After the episode aired on Tuesday, several people took to social media to call out the casting of a Hong Kong actor on a real Filipino to play the character, and for blatantly reinforcing the negative stereotypes associated with Asians.
“Hong Kong media are raving about the performance of a local actress who paints her face black to play the role of a Filipina in a TVB series. I haven’t watched the show (I don’t I didn’t mean to) but it’s so wrong. Why does it still exist today?” wrote Vivienne Chow, a journalist on Twitter.
Hong Kong media are raving about the performance of a local actress who paints her face black to play the role of a Filipina in a TVB series. I haven’t watched the show (didn’t mean to) but it’s so bad. Why does this still exist today? pic.twitter.com/nRo169Kmy0
— Vivienne Chow (@VivienneChow) April 12, 2022
Many people expressed their displeasure with the “brownface” in the comments section of the actor’s Instagram post.
“How are some people so blind to blatant racism lmao. Really disappointing,” wrote one user.
Another user commented: “Disappointing to see so many of mine unable to recognize the brown face problem, stereotyping and overwhelming amount of occasional racism.”
“If you are going to represent a marginalized population that is subject to systemic racism, you need to do better (i.e. represent them with dignity and respect).
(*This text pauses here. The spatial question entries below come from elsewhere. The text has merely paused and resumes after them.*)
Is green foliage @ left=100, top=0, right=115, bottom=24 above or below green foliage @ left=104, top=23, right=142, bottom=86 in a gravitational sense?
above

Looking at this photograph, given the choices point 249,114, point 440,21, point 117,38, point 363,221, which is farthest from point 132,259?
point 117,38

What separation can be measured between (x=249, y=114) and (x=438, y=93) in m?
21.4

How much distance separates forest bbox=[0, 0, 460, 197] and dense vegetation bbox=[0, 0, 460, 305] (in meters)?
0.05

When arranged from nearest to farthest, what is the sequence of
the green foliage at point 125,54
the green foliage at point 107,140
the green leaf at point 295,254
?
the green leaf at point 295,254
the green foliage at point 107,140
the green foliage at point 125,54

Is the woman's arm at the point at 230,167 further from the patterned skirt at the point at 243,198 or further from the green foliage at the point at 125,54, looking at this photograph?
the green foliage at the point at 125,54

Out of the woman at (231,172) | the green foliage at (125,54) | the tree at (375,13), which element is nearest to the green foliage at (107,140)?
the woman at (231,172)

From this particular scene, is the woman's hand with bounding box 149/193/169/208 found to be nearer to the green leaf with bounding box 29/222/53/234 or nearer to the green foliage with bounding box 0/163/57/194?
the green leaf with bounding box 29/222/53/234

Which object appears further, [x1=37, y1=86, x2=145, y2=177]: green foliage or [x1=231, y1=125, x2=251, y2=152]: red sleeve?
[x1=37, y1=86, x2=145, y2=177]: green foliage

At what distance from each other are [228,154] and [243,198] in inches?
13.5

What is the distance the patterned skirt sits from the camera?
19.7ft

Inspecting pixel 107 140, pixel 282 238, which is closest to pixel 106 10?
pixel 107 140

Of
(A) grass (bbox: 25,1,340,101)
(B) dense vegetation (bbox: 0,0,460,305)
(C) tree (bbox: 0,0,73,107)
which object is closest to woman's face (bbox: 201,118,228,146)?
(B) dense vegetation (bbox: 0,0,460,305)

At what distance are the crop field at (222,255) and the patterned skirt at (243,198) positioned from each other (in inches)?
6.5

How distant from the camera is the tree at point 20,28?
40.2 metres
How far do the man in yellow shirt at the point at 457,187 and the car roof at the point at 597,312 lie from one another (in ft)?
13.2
Not that brown face stereotype. It’s just embarrassing and outdated for the Hong Kong TV industry and everyone involved,” read another comment.
Raly Tejada, the Philippine Consul General in Hong Kong, expressed his concerns in a Facebook post and wrote, “The show is downright ignorant, insensitive and utterly disgusting. There’s no denying that the depiction of the Filipino helper and the use of brownface reinforces the negative stereotypes that characterize “Ban Mui” – an offensive Cantonese slang.
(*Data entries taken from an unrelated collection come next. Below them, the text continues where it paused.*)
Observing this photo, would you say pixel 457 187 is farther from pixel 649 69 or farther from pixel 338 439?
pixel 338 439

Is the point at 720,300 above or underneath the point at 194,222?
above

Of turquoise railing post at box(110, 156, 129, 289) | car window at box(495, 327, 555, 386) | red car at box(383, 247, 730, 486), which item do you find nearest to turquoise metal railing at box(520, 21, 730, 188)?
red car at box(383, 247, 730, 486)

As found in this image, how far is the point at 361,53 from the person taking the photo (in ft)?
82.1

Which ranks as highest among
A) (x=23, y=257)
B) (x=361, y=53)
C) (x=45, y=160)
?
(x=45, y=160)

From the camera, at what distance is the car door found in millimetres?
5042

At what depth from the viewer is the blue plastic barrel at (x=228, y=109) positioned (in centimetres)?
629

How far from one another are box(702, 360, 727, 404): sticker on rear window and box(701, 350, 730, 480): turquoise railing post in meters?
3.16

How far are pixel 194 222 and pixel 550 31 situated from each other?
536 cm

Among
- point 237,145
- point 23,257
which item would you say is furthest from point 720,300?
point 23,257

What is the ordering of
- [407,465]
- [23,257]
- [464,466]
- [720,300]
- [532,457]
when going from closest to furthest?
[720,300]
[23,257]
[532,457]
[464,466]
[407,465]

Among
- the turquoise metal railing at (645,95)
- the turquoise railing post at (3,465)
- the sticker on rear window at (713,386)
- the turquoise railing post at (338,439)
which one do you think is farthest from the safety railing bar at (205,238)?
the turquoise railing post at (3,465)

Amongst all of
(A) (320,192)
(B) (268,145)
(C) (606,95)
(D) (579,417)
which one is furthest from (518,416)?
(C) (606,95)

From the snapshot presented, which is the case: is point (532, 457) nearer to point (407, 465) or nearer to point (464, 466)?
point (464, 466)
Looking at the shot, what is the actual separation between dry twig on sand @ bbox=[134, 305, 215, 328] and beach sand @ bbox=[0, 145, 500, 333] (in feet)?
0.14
“Recent world events should have taught TVB that it is unacceptable to assign corresponding social value to a particular race. You have no right to mock and ridicule people because of their race and ethnicity,” he added.
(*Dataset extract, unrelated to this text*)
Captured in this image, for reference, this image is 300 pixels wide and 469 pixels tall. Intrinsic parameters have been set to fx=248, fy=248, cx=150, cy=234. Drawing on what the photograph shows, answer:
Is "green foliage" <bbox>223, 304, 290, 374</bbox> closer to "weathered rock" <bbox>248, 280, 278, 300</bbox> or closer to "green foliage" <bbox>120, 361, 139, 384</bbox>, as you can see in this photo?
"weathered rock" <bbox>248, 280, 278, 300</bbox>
After receiving criticism, TVB defended the show’s storyline and called it “simply a creatively driven dramatic plot”.
“TVB has always strived to deliver a top notch entertainment experience to our viewers and we would like to emphasize that it was never our intention to disrespect or discriminate against any nationality in any of our programs. We would like to express our concern to anyone who may be affected by this matter,” the broadcaster said. CNN.